Extending beyond the chatbot, Lime is now deploying LLMs across the enterprise to drive additional business efficiencies. One example is an operational incident dashboard that uses LLMs to continuously scan social media for vehicle incidents around the globe. Another is examining why revenue is changing unexpectedly. For instance, is an anomalous drop in Sunday revenue at a particular location related to bad weather, a major event keeping people home, or an operational issue such as deploying vehicles to the wrong location. 

As these types of LLM-based applications take on “mission-critical” roles in the business, the stakes get raised for accuracy and reliability. Lime is investing in AI capabilities such Log10’s AutoFeedback model, which labels every chatbot LLM completion with generated human feedback to enable advanced LLM Ops features such as:

  • Quality Monitoring and Alerts: Monitor quality of responses and generate alerts when quality falls below a defined threshold.

  • Error Detection and Prioritization: Detect LLM output accuracy issues and triage/rank for human review by Lime engineers.

  • Self-improving Applications: Continuously improve accuracy via prompt and model optimizations using datasets curated with human feedback.

Results

Since using Log10 to diagnose and debug their RAG chatbot, “our accuracy has improved considerably,” says Chao.

The company’s mechanics now have confidence in the chatbot, and the metrics are going up. “Now the chatbot provides excellent answers to our mechanics, and our Repair-Per-Hour (RPH) metric has improved dramatically,” says Chao.


Executives are increasingly relying on generated dashboards that pinpoint operational issues and explain fluctuations in revenue. “Instead of doing forensic analysis after the fact, our operations teams can find the root cause of an issue instantly,” he says.
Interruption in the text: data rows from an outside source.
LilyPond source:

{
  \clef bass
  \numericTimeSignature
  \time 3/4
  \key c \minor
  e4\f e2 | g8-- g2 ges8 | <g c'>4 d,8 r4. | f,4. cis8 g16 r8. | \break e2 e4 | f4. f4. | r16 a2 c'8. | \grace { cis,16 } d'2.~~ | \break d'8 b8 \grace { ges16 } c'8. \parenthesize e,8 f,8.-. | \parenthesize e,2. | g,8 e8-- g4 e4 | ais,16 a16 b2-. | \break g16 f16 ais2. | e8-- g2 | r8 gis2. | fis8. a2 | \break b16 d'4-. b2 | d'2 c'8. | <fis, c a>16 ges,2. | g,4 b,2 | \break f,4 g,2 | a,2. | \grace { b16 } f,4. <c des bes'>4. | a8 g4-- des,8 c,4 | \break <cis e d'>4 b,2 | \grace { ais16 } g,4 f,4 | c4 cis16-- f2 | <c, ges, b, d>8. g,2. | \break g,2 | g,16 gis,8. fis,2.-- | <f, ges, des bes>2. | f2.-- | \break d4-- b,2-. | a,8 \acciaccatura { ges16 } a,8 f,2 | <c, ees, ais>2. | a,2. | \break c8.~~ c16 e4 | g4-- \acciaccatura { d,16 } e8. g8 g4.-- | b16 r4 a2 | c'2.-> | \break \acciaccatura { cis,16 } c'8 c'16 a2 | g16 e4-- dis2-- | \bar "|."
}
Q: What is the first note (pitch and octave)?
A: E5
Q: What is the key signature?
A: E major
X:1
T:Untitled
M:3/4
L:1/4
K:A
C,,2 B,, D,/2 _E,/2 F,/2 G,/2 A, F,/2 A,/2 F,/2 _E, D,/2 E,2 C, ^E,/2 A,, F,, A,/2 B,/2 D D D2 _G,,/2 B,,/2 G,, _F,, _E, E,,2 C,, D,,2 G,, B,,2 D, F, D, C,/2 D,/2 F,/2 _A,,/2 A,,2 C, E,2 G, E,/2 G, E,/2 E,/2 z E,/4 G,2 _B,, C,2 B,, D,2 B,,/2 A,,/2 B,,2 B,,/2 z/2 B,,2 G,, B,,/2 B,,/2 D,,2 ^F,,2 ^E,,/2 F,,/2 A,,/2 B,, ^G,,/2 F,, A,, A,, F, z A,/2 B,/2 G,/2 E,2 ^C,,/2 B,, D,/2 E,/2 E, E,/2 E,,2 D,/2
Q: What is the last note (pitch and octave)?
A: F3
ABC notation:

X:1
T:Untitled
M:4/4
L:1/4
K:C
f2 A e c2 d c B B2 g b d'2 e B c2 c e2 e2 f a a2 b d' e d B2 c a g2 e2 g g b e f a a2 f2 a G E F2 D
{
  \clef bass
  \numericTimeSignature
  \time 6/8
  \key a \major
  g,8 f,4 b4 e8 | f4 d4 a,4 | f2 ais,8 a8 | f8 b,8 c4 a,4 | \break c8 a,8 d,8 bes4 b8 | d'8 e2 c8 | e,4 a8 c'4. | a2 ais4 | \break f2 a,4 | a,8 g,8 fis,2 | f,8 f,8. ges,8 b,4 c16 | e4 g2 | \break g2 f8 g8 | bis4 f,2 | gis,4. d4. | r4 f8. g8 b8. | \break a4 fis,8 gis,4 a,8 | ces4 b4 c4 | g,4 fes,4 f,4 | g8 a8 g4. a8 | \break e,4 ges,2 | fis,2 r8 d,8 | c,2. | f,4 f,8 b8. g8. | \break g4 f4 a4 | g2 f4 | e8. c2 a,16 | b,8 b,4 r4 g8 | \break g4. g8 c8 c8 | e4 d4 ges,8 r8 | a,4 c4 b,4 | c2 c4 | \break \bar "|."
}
Perhaps most importantly, Lime now has much greater visibility into its vehicles: where they’re located, how they’re parked, if they’re deployed correctly for current demand, and how they’re operating.

“Being able to understand the details of our business at a deeper level, and in the moment, is making a huge difference in Lime’s overall performance,” says Chao. “With Log10, we’re able to create genAI applications that our stakeholders can rely on.”